*Task description*:
Rewrite the data below, swapping "sand dune" for "grassy dune" and leaving all other text unchanged.

*Extracted records*:
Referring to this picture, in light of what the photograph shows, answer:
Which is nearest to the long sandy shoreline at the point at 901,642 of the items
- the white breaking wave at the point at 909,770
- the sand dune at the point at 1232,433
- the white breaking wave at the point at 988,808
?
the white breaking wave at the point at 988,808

*Full response*:
Referring to this picture, in light of what the photograph shows, answer:
Which is nearest to the long sandy shoreline at the point at 901,642 of the items
- the white breaking wave at the point at 909,770
- the grassy dune at the point at 1232,433
- the white breaking wave at the point at 988,808
?
the white breaking wave at the point at 988,808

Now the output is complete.